**Provided passage:**
┄┄┄┄┄┄┄┄┄┄
Conversion from CellRank pipeline¶
The aim of this notebook is to convert resulting analysis from CellRank into a principal tree that can be used by scFates
CellRank aims at identifying fate potentials by considering single cell dynamics as a Markov process (see Lange et al., biorxiv, 2021). This is a great tool for finding the macrostates such as the “tips” of our trajectories, thanks to its powerful probabilistic approach. Here we propose to extend it by converting the fate probabilities into a principal tree, allowing easier interpretation of what is happening “in between” (early biases, bifurcations).
Setting up environment modules and basic settings¶
Generating the environment¶
The following needs to be run in the command-line
conda create -n scFates -c conda-forge -c r python=3.8 r-mgcv rpy2=3.4.2 -y
conda activate scFates
# Install new jupyter server
conda install -c conda-forge jupyter
# Or add to an existing jupyter server
conda install -c conda-forge ipykernel
python -m ipykernel install --user --name scFates --display-name "scFates"
# Install scFates
pip install scFates
Required additional packages¶
[1]:
import sys
!{sys.executable} -m pip -q install scvelo cellrank
Loading modules and settings¶
[2]:
import scvelo as scv
import scanpy as sc
import cellrank as cr
import numpy as np
scv.settings.verbosity = 3
scv.settings.set_figure_params('scvelo')
cr.settings.verbosity = 2
[3]:
import warnings
warnings.simplefilter("ignore", category = UserWarning)
warnings.simplefilter("ignore", category = FutureWarning)
Reproduction of CellRank notebook¶
Here we run a compressed version of the CellRank notebook which reproduces figure 2 of their paper.
[4]:
adata = cr.datasets.pancreas()
adata.var_names.name=None
adata.raw = adata # We want to keep all the genes for testing on the resulting tree
scv.pp.filter_genes(adata,min_shared_counts=20)
┄┄┄┄┄┄┄┄┄┄
**Source material:**
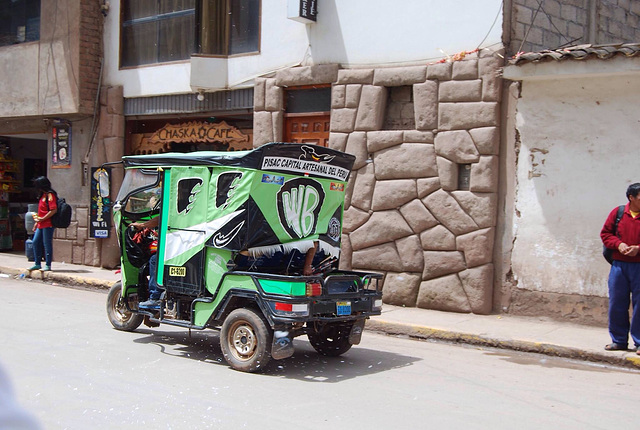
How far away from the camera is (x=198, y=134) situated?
14539 millimetres

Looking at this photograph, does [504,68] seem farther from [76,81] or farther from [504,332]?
[76,81]

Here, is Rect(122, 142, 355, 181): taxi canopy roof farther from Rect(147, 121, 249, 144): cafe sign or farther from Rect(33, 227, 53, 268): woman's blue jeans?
Rect(33, 227, 53, 268): woman's blue jeans

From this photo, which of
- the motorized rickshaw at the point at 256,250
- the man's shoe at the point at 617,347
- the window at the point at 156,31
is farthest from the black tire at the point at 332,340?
the window at the point at 156,31

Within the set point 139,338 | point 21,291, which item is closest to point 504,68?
point 139,338

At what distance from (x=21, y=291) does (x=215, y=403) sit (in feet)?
25.5

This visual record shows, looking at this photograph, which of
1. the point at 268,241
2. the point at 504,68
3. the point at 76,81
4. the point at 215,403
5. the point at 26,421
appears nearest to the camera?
the point at 26,421

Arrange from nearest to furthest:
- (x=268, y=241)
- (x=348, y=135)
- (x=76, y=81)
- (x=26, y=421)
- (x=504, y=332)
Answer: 1. (x=26, y=421)
2. (x=268, y=241)
3. (x=504, y=332)
4. (x=348, y=135)
5. (x=76, y=81)

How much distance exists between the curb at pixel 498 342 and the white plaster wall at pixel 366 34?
4311mm

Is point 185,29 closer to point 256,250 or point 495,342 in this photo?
point 256,250

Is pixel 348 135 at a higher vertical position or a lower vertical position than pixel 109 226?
higher

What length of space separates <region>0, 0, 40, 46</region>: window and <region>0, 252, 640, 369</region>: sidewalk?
35.4 feet

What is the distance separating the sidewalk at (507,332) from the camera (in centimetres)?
825

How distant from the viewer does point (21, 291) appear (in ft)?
40.3

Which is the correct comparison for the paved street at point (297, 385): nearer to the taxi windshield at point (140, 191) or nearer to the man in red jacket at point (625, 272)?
the man in red jacket at point (625, 272)
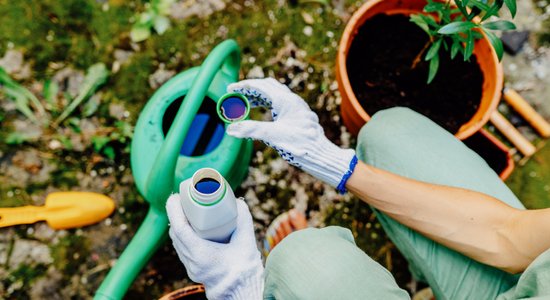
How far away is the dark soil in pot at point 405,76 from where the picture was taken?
1.44 m

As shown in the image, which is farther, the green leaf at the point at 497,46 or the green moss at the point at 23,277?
the green moss at the point at 23,277

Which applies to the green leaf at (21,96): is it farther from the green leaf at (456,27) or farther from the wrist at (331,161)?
the green leaf at (456,27)

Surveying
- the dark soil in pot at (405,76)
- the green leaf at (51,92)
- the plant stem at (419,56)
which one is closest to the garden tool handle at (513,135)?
the dark soil in pot at (405,76)

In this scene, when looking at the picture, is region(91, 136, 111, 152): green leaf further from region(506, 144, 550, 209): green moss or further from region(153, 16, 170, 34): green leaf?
region(506, 144, 550, 209): green moss

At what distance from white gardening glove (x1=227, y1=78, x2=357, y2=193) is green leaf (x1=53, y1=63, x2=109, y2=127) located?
2.18 ft

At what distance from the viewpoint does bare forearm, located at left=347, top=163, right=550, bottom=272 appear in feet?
3.43

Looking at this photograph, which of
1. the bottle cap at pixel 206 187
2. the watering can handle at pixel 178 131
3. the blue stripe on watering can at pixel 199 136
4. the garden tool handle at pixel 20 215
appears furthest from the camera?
the garden tool handle at pixel 20 215

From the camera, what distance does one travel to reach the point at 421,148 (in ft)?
3.93

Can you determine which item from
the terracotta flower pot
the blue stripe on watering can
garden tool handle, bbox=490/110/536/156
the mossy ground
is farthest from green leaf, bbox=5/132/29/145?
garden tool handle, bbox=490/110/536/156

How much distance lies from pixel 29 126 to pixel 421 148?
1247mm

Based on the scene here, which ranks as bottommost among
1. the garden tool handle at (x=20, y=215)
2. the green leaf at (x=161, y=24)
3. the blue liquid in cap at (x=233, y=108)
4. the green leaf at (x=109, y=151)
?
the garden tool handle at (x=20, y=215)

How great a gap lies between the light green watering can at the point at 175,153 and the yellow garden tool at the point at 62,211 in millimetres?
312

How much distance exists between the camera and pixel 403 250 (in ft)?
4.03

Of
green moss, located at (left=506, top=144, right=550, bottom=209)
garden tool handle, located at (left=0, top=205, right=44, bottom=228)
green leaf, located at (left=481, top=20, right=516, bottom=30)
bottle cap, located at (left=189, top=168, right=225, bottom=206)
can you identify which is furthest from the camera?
green moss, located at (left=506, top=144, right=550, bottom=209)
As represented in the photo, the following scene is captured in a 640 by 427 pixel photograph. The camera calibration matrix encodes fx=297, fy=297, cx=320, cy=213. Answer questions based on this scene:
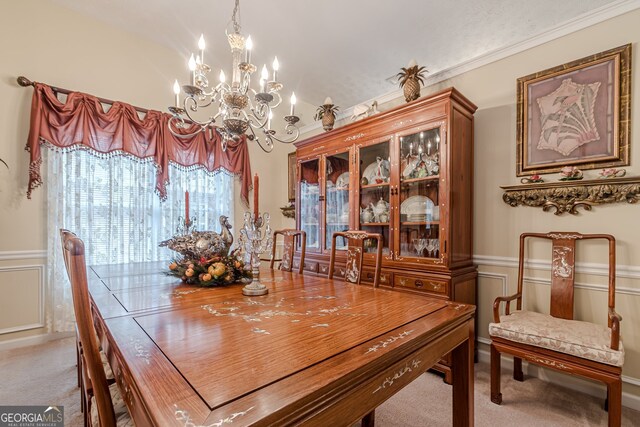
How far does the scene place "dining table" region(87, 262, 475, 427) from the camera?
1.92 ft

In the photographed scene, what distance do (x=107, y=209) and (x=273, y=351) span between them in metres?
3.00

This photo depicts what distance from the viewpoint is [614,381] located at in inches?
56.7

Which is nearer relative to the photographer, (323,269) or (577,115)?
(577,115)

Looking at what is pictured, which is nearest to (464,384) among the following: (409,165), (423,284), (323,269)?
(423,284)

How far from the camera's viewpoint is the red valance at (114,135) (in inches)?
101

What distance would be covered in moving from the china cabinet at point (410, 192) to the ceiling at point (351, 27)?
30.3 inches

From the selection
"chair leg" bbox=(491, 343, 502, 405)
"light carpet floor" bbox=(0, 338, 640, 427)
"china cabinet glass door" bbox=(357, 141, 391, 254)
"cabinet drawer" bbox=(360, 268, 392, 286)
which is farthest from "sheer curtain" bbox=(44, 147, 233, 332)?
"chair leg" bbox=(491, 343, 502, 405)

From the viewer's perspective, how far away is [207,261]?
5.59 ft

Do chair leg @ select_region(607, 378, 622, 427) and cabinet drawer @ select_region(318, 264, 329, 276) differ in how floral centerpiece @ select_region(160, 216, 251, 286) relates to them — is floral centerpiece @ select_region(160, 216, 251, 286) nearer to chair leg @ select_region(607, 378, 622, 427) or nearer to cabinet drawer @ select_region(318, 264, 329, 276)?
cabinet drawer @ select_region(318, 264, 329, 276)

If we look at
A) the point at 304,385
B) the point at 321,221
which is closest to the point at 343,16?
the point at 321,221

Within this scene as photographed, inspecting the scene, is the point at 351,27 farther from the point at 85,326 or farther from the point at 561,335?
the point at 85,326

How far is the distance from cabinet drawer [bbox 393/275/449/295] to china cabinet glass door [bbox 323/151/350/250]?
2.53 feet

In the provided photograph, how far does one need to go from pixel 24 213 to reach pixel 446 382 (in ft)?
12.3

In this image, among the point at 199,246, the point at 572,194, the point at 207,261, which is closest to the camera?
the point at 207,261
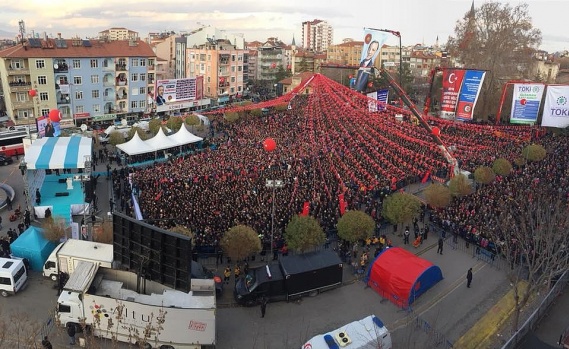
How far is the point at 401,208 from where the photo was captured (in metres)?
18.6

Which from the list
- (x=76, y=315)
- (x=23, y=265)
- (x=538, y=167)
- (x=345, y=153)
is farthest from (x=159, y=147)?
(x=538, y=167)

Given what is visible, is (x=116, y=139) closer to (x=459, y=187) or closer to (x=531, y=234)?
(x=459, y=187)

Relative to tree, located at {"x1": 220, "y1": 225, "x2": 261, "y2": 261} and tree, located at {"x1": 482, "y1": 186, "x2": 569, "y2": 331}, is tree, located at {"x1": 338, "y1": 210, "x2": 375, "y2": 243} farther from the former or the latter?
tree, located at {"x1": 482, "y1": 186, "x2": 569, "y2": 331}

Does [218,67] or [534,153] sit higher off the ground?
[218,67]

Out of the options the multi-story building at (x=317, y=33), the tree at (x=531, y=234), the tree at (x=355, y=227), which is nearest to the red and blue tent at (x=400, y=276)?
the tree at (x=355, y=227)

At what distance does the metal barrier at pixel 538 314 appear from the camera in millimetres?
12172

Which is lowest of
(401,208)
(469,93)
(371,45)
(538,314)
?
(538,314)

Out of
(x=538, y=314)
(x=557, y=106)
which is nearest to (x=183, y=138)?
(x=538, y=314)

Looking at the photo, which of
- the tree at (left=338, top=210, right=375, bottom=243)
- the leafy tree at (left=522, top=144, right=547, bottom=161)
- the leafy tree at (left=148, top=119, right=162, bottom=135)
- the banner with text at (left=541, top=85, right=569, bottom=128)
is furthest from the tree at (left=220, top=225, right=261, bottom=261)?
the banner with text at (left=541, top=85, right=569, bottom=128)

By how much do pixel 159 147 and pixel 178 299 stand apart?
1842 cm

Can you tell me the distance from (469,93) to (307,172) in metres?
11.7

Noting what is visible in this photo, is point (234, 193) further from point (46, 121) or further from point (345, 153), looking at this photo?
point (46, 121)

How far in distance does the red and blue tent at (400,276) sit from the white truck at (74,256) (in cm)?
866

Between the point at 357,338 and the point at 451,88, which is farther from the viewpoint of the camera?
the point at 451,88
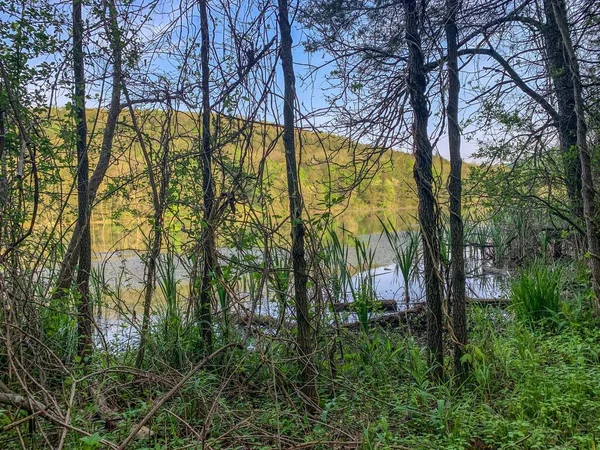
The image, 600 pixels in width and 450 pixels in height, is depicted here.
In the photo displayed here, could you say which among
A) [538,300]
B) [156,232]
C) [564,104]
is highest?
[564,104]

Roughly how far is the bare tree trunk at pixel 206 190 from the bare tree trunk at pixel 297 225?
1.90 ft

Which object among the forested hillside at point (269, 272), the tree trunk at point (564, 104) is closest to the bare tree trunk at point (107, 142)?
the forested hillside at point (269, 272)

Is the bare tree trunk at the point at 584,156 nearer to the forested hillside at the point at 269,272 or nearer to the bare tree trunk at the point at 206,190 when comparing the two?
the forested hillside at the point at 269,272

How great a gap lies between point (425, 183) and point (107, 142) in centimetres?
277

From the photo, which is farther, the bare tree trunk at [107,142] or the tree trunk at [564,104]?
the tree trunk at [564,104]

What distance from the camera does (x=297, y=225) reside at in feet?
7.84

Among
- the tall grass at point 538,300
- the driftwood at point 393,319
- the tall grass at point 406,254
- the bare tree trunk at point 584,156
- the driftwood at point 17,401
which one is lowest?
the driftwood at point 393,319

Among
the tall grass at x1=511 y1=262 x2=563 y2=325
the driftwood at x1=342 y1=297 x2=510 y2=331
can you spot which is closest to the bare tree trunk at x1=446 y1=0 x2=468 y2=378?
the tall grass at x1=511 y1=262 x2=563 y2=325

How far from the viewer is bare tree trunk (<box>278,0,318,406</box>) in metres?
2.43

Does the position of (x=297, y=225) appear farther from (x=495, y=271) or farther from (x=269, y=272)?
(x=495, y=271)

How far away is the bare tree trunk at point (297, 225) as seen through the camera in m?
2.43

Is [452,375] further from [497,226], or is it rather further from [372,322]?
[497,226]

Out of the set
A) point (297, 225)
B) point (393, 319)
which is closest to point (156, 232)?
point (297, 225)

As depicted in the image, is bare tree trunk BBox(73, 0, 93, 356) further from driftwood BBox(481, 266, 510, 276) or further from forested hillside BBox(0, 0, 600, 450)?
driftwood BBox(481, 266, 510, 276)
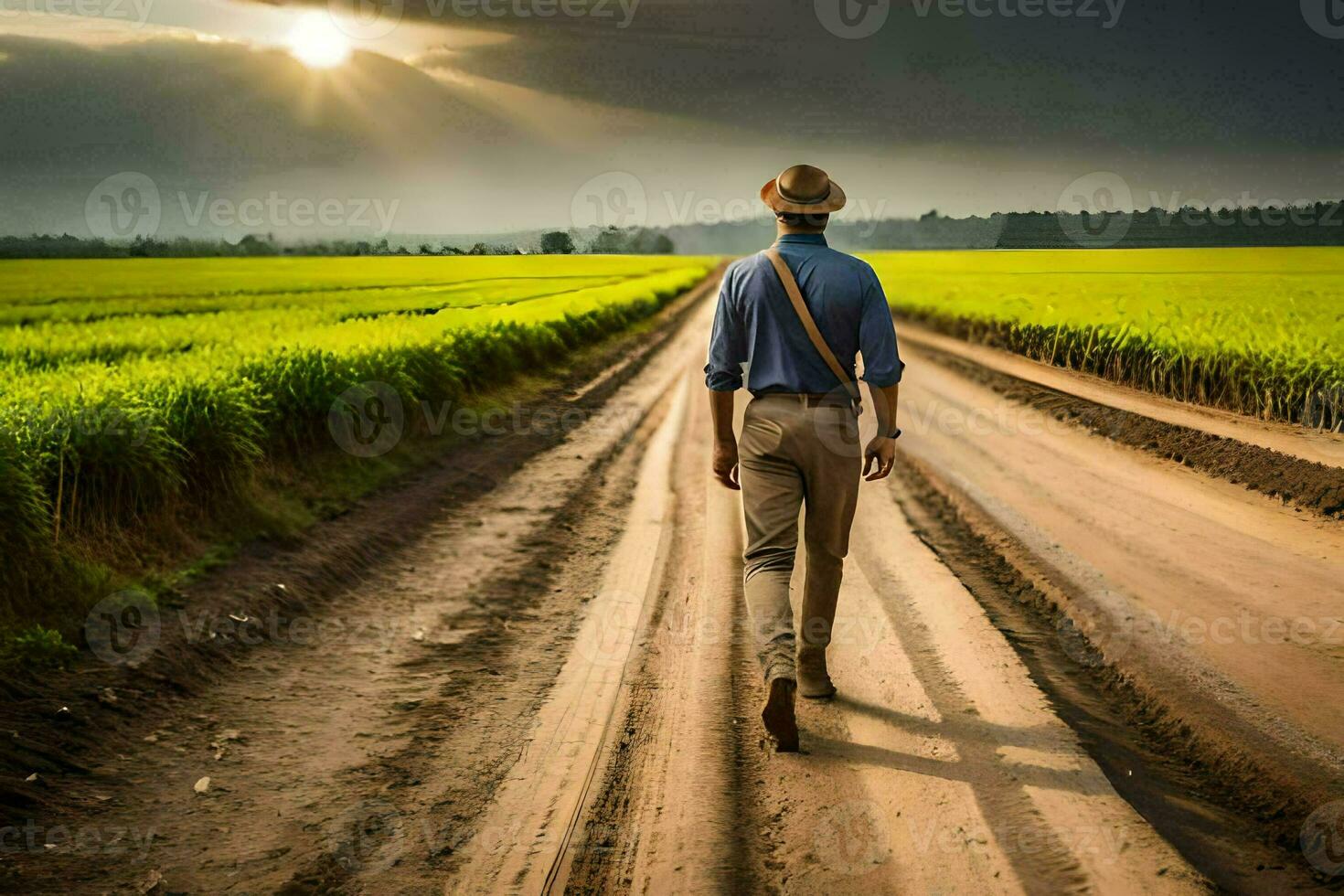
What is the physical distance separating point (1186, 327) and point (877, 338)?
45.0 ft

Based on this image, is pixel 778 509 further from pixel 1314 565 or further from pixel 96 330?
pixel 96 330

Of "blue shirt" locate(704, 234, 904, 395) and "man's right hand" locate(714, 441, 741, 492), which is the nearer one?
"blue shirt" locate(704, 234, 904, 395)

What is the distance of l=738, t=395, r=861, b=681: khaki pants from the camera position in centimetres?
457

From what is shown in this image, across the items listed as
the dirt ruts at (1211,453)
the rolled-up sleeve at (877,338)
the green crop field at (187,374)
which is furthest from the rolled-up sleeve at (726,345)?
the dirt ruts at (1211,453)

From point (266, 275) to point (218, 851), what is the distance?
31733mm

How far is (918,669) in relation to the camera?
532 centimetres
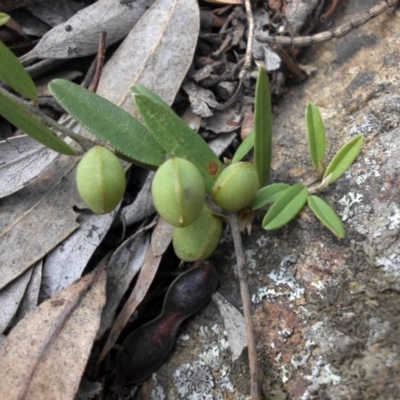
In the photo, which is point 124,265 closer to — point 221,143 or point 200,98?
point 221,143

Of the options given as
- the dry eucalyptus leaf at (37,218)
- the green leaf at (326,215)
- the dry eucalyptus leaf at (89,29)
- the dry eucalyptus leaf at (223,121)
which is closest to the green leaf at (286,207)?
the green leaf at (326,215)

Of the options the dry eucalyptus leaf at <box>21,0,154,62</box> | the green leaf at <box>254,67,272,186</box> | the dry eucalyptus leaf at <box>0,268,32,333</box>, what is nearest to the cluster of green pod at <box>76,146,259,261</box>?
the green leaf at <box>254,67,272,186</box>

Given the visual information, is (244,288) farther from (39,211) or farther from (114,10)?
(114,10)

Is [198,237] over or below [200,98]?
below

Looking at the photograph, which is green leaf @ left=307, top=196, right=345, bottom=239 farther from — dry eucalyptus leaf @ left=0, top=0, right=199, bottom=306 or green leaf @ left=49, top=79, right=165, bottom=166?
dry eucalyptus leaf @ left=0, top=0, right=199, bottom=306

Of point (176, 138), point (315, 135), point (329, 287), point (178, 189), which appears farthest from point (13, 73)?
point (329, 287)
┄┄┄┄┄┄┄┄┄┄
**Exercise objective:**
Answer from the CellRank conversion notebook:
(a) Which Python version does the conda create command specify?
(b) What verbosity level is assigned to the CellRank settings?
(c) Which figure of the CellRank paper does the compressed notebook reproduce?
Rely only on the CellRank conversion notebook for what comes next.

**Response area:**
(a) Python 3.8
(b) 2
(c) Figure 2